/---

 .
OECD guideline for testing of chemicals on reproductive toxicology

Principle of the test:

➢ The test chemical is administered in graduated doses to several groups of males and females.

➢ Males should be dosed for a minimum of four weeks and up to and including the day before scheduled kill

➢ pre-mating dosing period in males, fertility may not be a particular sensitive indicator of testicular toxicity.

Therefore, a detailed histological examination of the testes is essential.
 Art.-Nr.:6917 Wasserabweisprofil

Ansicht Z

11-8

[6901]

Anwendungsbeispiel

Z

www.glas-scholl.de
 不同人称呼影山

\---
/---

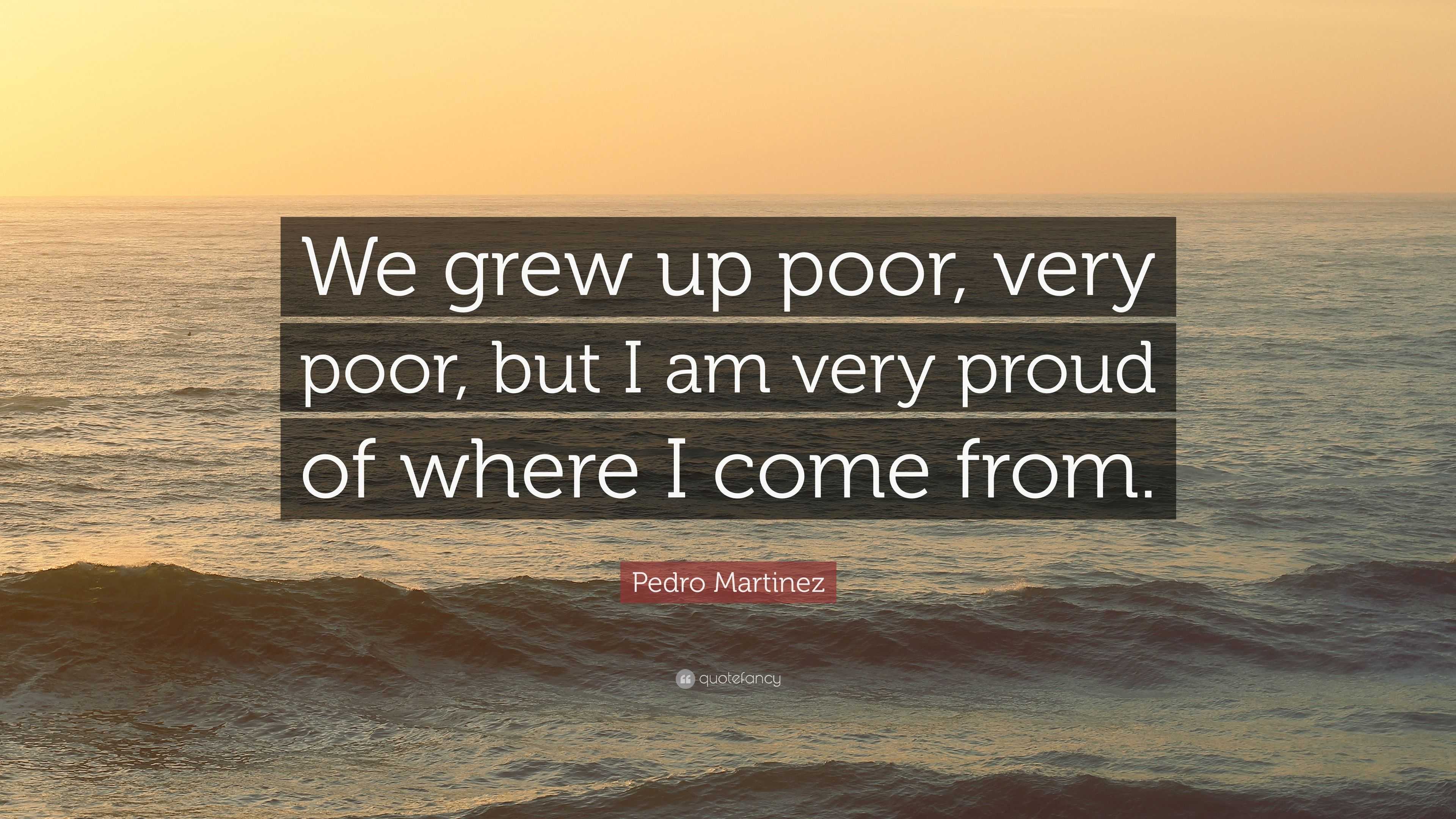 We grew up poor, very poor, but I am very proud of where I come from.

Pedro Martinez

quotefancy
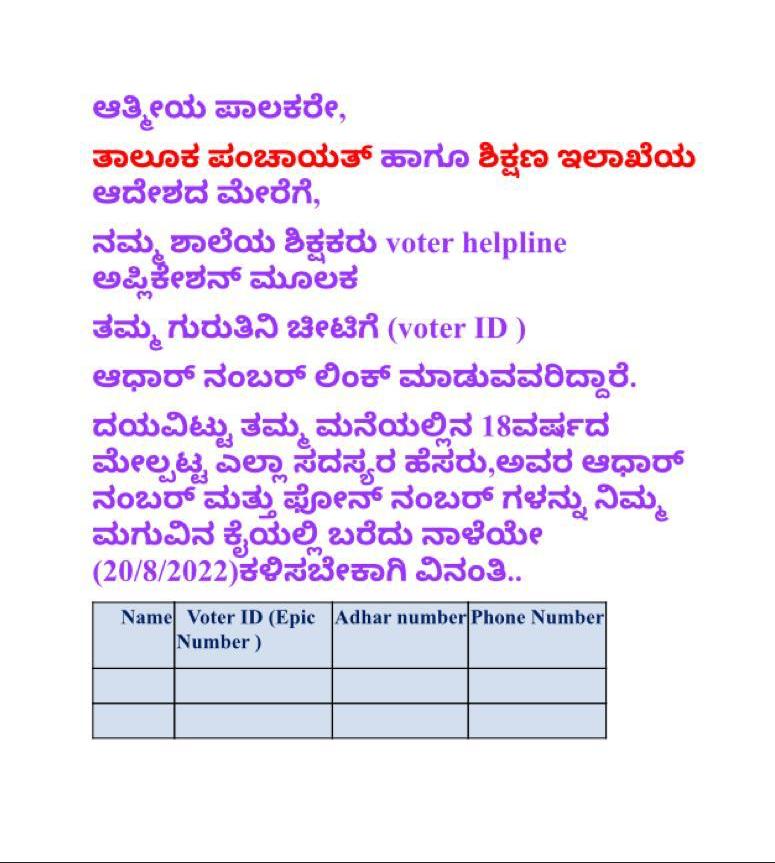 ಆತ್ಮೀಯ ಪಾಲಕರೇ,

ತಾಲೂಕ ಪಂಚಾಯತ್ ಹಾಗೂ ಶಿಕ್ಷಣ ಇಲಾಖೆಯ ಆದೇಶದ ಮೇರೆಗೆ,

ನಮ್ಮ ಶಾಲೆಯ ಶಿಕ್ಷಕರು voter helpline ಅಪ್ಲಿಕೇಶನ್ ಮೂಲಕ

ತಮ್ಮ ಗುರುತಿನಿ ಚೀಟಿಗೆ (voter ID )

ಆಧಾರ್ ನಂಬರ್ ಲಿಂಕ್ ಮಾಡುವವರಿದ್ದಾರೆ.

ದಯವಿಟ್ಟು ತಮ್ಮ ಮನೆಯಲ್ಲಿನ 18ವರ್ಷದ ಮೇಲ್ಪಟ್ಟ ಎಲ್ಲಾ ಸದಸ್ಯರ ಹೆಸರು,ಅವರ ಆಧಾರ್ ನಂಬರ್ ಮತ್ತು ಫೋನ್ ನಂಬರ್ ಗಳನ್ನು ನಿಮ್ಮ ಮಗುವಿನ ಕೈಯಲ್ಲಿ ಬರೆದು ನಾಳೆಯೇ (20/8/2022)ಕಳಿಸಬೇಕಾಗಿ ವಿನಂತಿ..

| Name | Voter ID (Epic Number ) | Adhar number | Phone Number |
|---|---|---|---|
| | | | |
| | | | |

\---
/---

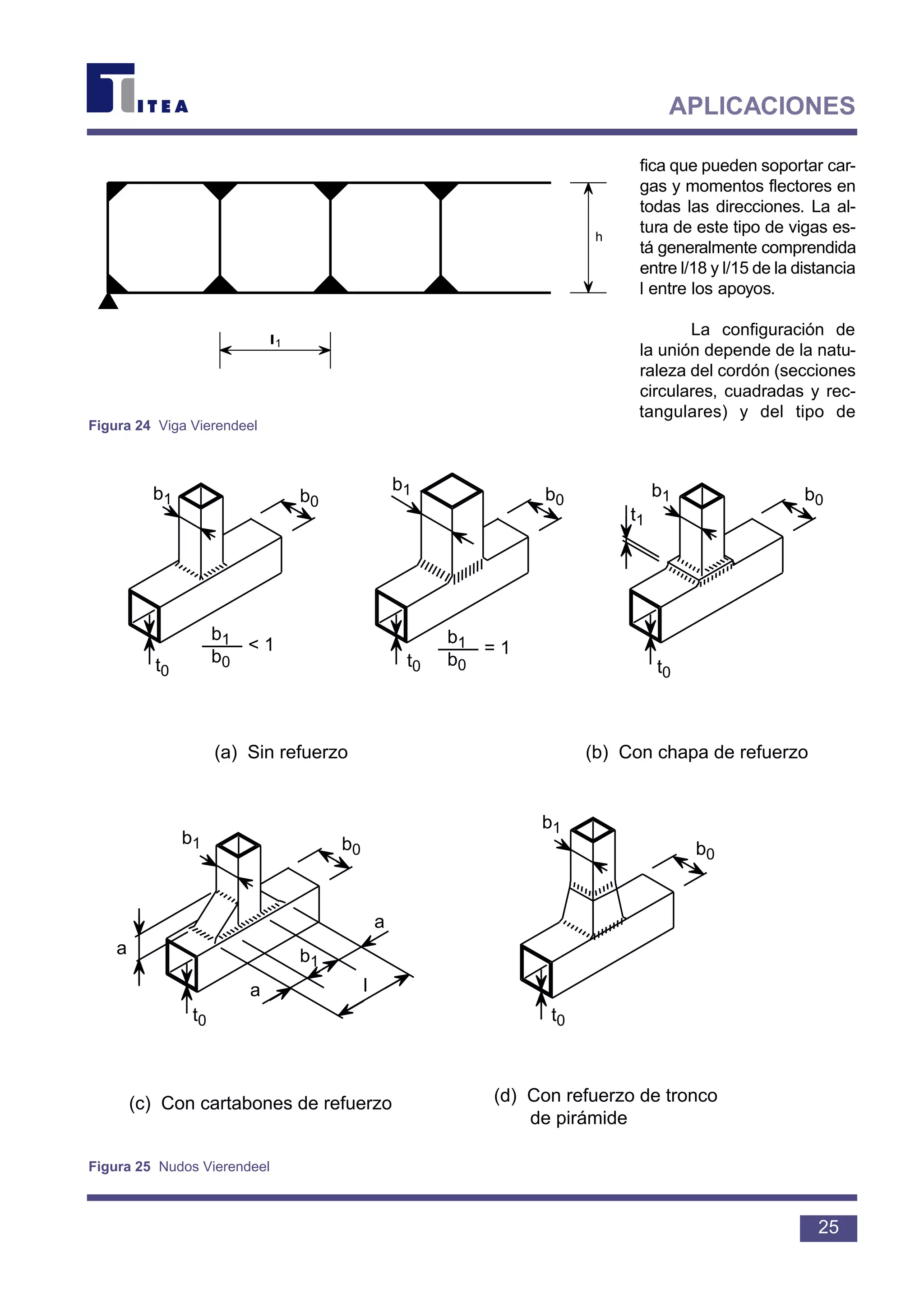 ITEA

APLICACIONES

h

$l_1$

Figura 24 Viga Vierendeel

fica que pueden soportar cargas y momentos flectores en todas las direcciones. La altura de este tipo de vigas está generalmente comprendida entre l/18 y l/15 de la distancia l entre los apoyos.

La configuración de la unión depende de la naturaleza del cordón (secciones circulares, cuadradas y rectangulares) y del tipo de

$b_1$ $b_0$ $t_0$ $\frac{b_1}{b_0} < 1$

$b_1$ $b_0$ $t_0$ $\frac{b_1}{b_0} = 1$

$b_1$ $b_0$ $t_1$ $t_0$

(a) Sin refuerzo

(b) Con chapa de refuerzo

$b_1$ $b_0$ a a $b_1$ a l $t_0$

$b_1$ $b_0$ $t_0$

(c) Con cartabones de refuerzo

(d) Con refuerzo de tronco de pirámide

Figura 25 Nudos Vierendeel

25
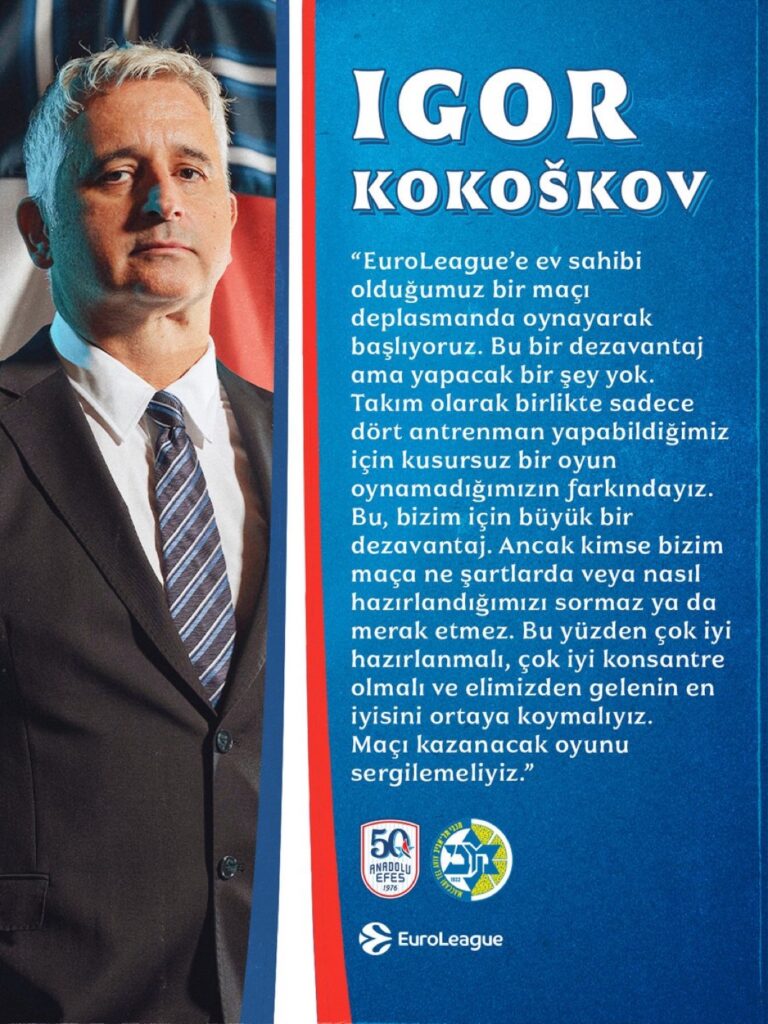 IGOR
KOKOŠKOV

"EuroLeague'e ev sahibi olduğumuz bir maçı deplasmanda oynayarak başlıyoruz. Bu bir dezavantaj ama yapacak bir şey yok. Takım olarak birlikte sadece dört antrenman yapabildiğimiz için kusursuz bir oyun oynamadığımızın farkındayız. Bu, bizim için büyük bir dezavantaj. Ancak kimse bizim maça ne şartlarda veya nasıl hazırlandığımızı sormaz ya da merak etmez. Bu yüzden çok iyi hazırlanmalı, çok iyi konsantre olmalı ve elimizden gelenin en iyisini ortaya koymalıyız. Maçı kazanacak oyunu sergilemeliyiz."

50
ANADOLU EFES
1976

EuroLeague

\---

Action item:
The answer must be every line from the entries above that holds the string "frac".

Final answer:
$b_1$ $b_0$ $t_0$ $\frac{b_1}{b_0} < 1$
$b_1$ $b_0$ $t_0$ $\frac{b_1}{b_0} = 1$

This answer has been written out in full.